26. Current collection HILS system enabling simulated running tests

In the process for developing pantographs, before actual vehicle tests are conducted, each component of the new pantograph has to be tested on test rigs for resilience of structural members and ability to comply to the vibrating overhead contact line (OCL). Existing test rigs however, are unable to fully reproduce the vibrations generated by the swaying movement of the OCL as a pantograph moves along it, as in real running conditions. This means that in actual vehicle tests, some pantographs may not produce the same performance as verified in preliminary functional bench tests, and until now, the only way to resolve design problems was to carry out repeated adjustments and tests.

Consequently, a current collection HILS (Hardware In the Loop Simulation) system was developed which enables simulated running tests with stationary pantographs to examine the interaction between pantographs and overhead contact lines (Fig. 1).

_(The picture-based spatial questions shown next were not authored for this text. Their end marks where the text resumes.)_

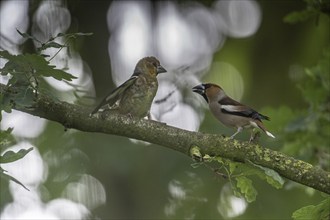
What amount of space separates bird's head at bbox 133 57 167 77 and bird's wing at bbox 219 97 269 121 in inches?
18.3

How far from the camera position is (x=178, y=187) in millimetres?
6910

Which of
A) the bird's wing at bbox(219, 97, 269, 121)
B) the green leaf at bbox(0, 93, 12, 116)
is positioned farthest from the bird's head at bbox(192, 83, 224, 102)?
the green leaf at bbox(0, 93, 12, 116)

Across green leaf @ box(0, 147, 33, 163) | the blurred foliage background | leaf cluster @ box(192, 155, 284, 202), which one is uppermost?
green leaf @ box(0, 147, 33, 163)

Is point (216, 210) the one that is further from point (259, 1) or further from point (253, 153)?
point (253, 153)

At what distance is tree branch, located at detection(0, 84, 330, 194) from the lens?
315 cm

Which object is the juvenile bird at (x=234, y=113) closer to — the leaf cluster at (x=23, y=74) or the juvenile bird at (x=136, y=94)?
the juvenile bird at (x=136, y=94)

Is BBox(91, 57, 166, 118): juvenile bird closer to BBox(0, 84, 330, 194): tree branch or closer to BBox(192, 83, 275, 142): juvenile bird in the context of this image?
BBox(0, 84, 330, 194): tree branch

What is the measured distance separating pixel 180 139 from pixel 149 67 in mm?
1321

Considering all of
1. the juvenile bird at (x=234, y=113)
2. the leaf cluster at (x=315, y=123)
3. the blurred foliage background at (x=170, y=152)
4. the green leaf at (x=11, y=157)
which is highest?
the green leaf at (x=11, y=157)

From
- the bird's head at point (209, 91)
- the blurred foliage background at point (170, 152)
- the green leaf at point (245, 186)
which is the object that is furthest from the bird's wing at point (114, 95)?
the blurred foliage background at point (170, 152)

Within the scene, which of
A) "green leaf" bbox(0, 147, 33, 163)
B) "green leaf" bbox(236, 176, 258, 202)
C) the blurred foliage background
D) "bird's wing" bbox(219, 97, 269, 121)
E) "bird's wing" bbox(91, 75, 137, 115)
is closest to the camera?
"green leaf" bbox(0, 147, 33, 163)

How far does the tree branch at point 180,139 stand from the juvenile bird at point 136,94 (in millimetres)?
130

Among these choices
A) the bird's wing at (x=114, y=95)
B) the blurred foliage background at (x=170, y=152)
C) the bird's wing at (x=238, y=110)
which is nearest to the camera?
the bird's wing at (x=114, y=95)

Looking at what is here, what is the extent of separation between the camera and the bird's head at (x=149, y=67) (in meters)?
4.41
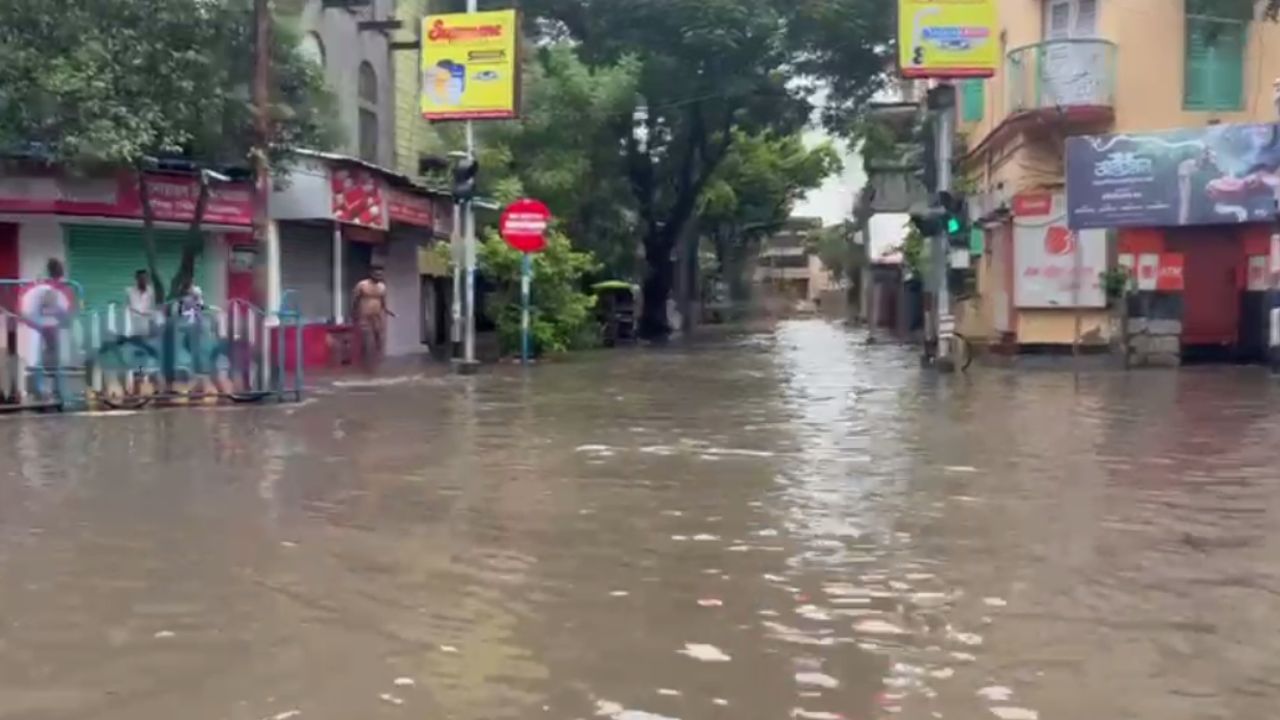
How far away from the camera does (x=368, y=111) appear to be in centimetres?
3162

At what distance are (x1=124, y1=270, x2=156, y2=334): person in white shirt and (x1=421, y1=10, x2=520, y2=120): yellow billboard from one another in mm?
6412

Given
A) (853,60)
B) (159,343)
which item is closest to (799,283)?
(853,60)

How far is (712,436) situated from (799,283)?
11156 centimetres

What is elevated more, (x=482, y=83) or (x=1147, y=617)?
(x=482, y=83)

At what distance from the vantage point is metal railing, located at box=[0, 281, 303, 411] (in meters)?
16.1

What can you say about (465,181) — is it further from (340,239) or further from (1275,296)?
(1275,296)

The system calculates the OCL vibration that would be generated by a passing pantograph during running in real time, which controls the vibrating equipment, reproducing the vibration conditions of a pantograph running under an OCL.

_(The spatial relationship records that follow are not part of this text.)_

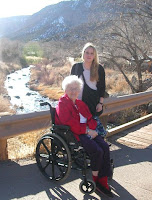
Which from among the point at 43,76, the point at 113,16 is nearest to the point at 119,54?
the point at 113,16

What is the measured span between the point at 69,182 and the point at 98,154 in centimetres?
70

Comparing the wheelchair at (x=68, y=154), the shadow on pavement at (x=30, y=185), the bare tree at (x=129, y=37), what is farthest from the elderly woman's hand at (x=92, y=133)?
the bare tree at (x=129, y=37)

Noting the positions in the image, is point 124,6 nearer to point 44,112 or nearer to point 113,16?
point 113,16

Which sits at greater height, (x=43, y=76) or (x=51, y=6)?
(x=51, y=6)

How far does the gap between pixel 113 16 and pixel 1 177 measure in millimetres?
13509

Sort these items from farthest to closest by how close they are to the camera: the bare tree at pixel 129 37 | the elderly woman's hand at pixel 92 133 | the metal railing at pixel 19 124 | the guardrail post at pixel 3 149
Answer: the bare tree at pixel 129 37, the guardrail post at pixel 3 149, the metal railing at pixel 19 124, the elderly woman's hand at pixel 92 133

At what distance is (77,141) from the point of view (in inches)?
125

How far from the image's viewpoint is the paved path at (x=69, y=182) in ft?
10.1

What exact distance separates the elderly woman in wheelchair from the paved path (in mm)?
150

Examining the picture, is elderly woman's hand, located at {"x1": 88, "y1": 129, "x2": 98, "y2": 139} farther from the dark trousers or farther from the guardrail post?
the guardrail post

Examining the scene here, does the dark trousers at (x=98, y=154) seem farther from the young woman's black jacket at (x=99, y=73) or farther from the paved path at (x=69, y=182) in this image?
the young woman's black jacket at (x=99, y=73)

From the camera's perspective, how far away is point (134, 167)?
404 centimetres

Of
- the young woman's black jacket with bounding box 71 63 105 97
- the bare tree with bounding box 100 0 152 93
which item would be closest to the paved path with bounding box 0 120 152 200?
the young woman's black jacket with bounding box 71 63 105 97

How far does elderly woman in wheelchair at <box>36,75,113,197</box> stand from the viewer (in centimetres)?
306
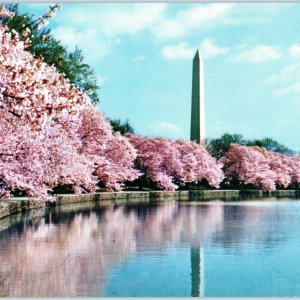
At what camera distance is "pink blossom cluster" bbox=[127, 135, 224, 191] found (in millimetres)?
41750

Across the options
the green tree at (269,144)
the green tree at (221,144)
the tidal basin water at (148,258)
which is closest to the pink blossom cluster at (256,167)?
the green tree at (221,144)

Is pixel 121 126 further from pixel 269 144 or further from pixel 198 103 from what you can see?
pixel 269 144

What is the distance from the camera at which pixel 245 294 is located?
876 centimetres

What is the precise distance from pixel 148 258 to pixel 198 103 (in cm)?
2775

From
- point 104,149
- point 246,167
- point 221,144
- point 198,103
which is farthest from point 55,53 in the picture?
point 221,144

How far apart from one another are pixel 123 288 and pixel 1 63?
3790mm

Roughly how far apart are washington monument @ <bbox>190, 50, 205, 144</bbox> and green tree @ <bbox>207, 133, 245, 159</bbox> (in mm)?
9969

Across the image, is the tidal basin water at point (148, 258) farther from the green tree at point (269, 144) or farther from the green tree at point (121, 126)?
the green tree at point (269, 144)

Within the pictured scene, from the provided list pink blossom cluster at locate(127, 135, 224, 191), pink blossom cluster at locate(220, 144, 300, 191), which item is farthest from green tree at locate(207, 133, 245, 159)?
pink blossom cluster at locate(127, 135, 224, 191)

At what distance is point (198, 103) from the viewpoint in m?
38.7

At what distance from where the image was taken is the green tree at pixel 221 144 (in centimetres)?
5322

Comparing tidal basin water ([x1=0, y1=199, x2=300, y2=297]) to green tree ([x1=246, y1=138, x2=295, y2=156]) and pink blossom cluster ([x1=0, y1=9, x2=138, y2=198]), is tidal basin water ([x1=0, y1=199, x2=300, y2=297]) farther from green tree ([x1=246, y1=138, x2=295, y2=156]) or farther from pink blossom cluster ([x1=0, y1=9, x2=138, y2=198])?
green tree ([x1=246, y1=138, x2=295, y2=156])

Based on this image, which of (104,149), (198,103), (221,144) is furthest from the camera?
(221,144)

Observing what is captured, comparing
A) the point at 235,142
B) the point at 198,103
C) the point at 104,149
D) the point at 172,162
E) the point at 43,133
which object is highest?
the point at 198,103
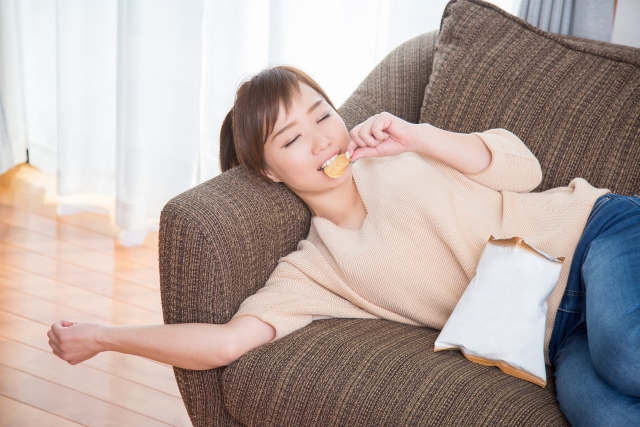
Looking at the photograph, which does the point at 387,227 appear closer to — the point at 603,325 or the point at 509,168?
the point at 509,168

A comparison of the results obtained from the test equipment reproducing running conditions at 300 km/h with target values (set by simulation of the overhead line / pantograph system) showed that the frequency response up to 20Hz correlated well, and confirmed that the simulated running test of a pantograph was able to reproduce conditions which could examine the influence of OCL vibration due to the periodicity in OCL structure and wave propagation generated by the pantograph under running conditions for speeds up to 300 km/h (Fig. 2). Given that the conditions reproduced in these stationary tests are very close to real train tests, the newly developed system should be able to reduce the time required to develop new pantograph designs.